(Provided material Opens)

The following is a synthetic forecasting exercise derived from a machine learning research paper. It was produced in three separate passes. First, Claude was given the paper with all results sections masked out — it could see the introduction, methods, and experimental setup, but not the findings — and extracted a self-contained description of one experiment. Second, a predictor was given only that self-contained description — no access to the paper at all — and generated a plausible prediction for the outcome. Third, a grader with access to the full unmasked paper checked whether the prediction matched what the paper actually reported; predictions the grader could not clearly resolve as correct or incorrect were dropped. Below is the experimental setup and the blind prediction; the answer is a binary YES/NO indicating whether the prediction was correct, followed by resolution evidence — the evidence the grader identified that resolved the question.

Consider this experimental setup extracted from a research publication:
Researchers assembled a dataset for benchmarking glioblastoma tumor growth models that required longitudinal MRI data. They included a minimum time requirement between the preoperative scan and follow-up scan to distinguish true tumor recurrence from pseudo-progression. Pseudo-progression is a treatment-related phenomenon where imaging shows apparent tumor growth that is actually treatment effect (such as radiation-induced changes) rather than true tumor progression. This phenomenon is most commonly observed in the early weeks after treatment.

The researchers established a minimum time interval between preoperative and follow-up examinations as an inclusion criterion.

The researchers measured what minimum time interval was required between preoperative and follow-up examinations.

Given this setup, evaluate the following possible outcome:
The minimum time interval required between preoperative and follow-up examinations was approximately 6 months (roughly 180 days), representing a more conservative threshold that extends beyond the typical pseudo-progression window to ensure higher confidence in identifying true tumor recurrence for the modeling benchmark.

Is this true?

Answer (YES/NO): NO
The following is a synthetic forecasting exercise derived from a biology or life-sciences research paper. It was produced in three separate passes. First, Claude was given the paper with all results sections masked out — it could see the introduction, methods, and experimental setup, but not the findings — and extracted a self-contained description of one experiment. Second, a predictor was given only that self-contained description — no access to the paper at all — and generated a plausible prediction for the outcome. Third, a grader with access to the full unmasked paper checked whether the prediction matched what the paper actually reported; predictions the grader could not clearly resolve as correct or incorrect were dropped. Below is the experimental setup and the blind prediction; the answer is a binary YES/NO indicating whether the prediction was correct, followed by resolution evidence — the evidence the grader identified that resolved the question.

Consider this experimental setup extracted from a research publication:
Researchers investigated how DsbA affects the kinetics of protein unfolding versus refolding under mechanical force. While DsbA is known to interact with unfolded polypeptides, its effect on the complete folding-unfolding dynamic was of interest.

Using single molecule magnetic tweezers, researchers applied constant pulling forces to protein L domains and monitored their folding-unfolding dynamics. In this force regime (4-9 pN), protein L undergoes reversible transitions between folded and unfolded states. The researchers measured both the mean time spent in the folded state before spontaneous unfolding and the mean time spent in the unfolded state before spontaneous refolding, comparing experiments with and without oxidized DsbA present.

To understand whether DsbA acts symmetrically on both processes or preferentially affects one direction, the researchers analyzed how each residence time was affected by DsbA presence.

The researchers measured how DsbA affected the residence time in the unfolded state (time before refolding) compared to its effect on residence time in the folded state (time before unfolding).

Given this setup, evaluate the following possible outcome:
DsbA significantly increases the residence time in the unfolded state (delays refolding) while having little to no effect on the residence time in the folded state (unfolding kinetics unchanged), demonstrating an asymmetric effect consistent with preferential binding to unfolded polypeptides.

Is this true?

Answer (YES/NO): NO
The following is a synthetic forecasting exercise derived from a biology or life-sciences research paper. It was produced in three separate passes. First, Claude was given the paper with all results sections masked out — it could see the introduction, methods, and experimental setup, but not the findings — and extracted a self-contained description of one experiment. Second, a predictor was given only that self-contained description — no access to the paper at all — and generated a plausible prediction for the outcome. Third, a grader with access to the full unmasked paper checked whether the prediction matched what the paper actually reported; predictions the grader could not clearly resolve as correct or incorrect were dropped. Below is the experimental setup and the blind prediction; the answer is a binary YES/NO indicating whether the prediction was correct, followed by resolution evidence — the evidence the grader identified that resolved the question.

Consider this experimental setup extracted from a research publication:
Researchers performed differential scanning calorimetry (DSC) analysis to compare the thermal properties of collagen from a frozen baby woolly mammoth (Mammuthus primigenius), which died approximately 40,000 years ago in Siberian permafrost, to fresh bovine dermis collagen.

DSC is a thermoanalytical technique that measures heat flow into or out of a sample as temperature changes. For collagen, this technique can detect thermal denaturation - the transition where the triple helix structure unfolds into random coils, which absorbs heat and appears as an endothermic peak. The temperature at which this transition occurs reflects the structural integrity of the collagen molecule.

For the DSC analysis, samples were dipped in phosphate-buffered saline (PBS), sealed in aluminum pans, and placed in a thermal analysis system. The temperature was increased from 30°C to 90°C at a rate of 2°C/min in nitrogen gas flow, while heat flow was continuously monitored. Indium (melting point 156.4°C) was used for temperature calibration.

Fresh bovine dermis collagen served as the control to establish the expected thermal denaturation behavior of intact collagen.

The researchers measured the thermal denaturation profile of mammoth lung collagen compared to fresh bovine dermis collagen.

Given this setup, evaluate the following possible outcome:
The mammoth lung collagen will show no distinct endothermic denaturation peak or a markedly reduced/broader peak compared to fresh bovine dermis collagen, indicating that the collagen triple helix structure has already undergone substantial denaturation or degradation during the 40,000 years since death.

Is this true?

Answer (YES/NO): NO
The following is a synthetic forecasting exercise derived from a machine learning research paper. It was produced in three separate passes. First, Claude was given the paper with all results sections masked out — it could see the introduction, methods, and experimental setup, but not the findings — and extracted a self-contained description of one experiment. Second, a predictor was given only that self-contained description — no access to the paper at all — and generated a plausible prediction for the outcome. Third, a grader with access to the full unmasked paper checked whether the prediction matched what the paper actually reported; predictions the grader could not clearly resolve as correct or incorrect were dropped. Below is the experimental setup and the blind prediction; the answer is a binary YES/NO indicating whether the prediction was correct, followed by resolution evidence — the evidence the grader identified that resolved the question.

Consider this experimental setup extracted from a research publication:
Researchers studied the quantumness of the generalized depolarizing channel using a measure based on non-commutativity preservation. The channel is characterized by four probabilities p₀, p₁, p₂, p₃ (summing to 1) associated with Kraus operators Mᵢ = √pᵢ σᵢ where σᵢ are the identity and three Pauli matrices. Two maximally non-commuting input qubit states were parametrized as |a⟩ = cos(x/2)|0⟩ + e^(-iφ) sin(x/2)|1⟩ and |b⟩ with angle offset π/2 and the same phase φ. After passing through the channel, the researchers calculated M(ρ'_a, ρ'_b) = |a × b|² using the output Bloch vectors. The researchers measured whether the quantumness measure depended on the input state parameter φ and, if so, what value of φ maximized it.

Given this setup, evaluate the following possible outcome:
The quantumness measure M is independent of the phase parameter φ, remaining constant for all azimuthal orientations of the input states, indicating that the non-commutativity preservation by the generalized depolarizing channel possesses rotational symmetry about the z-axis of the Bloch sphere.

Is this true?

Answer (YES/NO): NO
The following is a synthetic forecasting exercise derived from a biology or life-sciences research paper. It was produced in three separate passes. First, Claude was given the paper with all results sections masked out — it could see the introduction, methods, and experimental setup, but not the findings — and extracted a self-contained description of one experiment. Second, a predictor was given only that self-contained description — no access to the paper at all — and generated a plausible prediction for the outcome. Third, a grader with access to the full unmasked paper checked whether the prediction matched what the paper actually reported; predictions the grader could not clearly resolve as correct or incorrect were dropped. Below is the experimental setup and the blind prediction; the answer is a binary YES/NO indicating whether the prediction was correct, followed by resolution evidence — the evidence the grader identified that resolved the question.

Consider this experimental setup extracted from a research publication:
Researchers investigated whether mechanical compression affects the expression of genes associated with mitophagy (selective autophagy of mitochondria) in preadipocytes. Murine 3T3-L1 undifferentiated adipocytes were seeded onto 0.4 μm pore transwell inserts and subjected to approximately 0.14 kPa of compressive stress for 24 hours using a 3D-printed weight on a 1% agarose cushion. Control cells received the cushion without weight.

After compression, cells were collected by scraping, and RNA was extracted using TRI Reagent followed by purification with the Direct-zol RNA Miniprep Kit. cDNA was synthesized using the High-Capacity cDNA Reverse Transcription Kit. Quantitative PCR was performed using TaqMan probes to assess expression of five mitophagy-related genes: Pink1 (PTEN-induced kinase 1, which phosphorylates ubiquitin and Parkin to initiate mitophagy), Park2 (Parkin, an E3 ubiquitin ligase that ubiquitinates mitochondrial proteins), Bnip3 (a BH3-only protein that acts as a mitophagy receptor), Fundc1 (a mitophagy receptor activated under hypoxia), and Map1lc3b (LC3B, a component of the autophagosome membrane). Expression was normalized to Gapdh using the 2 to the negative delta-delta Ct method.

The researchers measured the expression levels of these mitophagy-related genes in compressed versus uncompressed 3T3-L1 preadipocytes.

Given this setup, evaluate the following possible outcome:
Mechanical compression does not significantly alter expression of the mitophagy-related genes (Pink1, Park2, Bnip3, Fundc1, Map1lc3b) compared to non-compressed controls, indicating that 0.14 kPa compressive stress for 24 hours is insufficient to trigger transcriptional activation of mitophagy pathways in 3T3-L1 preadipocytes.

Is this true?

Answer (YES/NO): NO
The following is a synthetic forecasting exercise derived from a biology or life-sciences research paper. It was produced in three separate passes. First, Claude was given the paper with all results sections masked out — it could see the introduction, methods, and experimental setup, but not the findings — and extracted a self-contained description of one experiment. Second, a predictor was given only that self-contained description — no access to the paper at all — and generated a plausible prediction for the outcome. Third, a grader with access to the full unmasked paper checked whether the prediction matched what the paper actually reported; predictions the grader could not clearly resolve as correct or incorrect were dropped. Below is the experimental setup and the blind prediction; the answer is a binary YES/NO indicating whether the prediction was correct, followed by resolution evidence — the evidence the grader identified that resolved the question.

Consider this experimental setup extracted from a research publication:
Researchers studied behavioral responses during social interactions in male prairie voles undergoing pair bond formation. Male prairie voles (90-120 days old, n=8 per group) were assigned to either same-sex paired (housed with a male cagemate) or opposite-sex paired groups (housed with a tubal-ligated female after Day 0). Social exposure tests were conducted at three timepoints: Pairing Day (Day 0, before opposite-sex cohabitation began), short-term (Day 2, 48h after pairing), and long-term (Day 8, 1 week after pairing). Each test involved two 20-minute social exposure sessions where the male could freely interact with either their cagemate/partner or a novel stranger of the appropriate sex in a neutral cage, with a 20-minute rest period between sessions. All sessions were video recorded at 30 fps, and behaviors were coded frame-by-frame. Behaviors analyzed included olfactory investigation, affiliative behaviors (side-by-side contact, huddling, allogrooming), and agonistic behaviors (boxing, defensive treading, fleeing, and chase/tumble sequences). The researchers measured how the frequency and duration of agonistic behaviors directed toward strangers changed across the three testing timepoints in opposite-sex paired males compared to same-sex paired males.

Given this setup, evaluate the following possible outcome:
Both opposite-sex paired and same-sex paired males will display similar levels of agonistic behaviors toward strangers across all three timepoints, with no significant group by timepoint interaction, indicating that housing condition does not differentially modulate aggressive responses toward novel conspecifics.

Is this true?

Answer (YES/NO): NO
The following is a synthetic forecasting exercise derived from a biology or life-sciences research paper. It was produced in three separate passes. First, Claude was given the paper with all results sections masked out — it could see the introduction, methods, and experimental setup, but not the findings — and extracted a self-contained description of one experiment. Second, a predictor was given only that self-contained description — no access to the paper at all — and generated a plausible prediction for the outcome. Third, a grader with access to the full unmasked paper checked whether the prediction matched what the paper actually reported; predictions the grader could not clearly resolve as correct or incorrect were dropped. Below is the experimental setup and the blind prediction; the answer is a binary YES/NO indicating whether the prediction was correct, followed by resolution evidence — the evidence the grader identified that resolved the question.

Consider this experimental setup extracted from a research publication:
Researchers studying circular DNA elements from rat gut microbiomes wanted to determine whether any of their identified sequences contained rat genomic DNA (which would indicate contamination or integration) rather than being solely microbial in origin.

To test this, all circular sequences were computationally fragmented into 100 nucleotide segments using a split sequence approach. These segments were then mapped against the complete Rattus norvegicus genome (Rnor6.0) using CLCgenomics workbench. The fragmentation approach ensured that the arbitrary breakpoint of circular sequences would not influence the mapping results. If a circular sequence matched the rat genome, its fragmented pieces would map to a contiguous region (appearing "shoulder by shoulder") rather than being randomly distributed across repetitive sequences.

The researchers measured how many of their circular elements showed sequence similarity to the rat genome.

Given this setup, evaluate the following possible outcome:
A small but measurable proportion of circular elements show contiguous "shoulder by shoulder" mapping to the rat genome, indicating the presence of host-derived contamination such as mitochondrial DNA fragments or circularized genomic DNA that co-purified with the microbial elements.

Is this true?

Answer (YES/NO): NO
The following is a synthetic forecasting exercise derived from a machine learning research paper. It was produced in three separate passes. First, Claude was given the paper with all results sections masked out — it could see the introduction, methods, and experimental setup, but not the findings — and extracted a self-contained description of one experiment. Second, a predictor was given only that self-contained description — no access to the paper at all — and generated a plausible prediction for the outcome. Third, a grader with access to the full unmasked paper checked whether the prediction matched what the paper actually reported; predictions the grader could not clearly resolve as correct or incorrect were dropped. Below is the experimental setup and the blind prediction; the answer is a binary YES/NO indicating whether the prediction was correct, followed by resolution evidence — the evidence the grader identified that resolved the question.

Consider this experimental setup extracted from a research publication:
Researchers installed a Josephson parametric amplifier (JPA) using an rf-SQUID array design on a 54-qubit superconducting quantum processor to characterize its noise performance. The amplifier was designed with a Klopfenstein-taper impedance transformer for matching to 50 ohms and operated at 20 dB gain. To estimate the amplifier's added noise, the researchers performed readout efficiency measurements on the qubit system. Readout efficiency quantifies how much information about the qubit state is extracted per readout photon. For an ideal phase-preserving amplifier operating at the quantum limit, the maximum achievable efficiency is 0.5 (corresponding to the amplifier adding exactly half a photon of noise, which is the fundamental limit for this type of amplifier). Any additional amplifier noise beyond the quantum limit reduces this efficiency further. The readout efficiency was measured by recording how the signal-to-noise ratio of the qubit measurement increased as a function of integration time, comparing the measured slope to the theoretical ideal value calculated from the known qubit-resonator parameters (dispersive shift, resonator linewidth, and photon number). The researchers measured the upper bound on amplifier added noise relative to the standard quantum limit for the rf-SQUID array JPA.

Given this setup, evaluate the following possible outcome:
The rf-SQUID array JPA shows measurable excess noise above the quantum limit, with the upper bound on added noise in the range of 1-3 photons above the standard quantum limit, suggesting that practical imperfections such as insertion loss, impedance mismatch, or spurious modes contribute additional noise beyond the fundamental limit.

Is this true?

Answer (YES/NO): NO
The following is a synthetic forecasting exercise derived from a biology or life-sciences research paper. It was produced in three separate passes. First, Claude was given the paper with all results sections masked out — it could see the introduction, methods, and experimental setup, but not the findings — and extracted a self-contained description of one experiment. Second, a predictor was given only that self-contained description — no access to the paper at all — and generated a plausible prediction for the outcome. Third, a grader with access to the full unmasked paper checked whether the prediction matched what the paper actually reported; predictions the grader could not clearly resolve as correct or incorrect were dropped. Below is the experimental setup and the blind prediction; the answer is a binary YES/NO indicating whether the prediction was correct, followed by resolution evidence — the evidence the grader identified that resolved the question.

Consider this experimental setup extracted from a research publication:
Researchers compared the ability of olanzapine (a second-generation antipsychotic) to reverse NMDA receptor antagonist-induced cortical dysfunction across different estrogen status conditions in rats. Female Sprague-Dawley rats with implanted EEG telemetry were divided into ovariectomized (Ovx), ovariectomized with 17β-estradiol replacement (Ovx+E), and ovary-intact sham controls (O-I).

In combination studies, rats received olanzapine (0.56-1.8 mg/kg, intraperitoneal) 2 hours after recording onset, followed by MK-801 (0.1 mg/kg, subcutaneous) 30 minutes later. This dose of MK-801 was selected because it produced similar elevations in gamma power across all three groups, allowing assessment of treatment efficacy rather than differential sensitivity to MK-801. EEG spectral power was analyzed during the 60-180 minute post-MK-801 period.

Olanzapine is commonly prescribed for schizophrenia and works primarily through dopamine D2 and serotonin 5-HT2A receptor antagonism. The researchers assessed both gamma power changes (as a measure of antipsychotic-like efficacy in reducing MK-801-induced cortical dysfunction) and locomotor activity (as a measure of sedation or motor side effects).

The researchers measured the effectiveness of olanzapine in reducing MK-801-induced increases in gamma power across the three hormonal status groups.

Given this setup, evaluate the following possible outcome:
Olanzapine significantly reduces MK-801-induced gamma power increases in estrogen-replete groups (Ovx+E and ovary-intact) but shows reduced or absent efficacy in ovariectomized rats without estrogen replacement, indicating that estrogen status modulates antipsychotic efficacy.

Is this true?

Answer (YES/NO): YES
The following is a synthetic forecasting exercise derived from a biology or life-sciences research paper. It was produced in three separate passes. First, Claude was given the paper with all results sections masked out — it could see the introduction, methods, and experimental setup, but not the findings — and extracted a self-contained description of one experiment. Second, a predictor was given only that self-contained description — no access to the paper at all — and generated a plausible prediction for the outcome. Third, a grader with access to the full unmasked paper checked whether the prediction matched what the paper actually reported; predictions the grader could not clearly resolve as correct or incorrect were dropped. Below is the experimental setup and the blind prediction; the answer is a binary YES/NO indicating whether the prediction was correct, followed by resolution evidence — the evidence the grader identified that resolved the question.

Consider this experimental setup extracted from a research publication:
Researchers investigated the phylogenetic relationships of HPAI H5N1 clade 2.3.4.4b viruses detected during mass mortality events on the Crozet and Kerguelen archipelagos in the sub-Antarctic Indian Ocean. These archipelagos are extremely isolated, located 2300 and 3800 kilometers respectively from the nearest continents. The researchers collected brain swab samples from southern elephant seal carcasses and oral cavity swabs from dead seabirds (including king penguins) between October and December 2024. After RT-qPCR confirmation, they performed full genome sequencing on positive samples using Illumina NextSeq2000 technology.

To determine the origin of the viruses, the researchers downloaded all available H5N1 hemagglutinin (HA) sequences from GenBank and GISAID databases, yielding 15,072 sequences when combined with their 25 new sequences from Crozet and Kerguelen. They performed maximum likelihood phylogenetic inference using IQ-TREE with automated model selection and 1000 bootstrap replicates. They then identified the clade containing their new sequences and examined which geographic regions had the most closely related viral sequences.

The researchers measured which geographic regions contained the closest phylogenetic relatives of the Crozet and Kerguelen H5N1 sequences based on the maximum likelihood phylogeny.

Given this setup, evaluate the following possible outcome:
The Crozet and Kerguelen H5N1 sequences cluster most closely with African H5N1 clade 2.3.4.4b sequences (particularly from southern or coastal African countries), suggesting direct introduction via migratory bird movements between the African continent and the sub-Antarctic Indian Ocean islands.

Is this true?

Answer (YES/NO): NO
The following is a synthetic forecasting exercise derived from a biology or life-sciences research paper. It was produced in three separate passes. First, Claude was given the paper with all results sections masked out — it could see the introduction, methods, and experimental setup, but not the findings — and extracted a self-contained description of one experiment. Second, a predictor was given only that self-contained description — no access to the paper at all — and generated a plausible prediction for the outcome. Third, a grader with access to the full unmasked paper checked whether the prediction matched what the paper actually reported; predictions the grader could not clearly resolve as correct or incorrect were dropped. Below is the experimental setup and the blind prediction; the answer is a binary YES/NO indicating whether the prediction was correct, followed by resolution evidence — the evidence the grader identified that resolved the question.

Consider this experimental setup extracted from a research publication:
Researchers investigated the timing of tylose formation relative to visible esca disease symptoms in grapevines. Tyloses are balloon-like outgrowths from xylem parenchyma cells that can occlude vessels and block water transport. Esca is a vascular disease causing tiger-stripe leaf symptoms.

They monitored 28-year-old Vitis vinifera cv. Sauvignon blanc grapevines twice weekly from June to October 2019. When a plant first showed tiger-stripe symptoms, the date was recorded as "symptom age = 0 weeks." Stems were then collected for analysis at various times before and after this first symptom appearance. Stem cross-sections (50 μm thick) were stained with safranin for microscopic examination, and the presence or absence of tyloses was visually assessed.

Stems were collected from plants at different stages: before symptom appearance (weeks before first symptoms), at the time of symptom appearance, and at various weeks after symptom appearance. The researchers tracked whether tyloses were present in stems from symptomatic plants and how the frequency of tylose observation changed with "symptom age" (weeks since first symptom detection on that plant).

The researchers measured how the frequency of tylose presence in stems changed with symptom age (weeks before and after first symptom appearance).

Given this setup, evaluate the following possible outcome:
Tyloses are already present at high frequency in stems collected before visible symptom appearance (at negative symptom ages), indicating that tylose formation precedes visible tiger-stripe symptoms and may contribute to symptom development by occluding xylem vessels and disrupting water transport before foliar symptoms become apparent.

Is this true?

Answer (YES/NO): NO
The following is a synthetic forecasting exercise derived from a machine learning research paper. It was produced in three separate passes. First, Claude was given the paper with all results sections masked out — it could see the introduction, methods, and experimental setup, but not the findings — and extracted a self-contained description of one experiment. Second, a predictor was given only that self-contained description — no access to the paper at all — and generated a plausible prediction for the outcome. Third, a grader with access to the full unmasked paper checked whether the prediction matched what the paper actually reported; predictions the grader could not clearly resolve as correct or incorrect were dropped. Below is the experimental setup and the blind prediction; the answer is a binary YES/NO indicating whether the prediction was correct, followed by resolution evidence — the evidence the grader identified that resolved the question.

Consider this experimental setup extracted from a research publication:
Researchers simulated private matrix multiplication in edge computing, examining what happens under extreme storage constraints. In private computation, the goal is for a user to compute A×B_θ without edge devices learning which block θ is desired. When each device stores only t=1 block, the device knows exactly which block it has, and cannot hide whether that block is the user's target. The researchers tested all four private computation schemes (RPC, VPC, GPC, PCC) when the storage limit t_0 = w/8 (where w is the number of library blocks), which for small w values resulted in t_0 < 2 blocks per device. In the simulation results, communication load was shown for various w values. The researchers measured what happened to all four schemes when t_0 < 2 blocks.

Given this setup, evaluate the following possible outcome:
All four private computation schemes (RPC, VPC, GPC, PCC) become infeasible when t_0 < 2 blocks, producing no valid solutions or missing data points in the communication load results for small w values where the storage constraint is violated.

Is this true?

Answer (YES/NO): YES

(Provided material Closes)

## The problem
In the entries above, find the line holding "In combination studies, rats" and the line holding "Olanzapine is commonly", then retype exactly those two lines and every line between them, and nothing else.

## Task solution
In combination studies, rats received olanzapine (0.56-1.8 mg/kg, intraperitoneal) 2 hours after recording onset, followed by MK-801 (0.1 mg/kg, subcutaneous) 30 minutes later. This dose of MK-801 was selected because it produced similar elevations in gamma power across all three groups, allowing assessment of treatment efficacy rather than differential sensitivity to MK-801. EEG spectral power was analyzed during the 60-180 minute post-MK-801 period.

Olanzapine is commonly prescribed for schizophrenia and works primarily through dopamine D2 and serotonin 5-HT2A receptor antagonism. The researchers assessed both gamma power changes (as a measure of antipsychotic-like efficacy in reducing MK-801-induced cortical dysfunction) and locomotor activity (as a measure of sedation or motor side effects).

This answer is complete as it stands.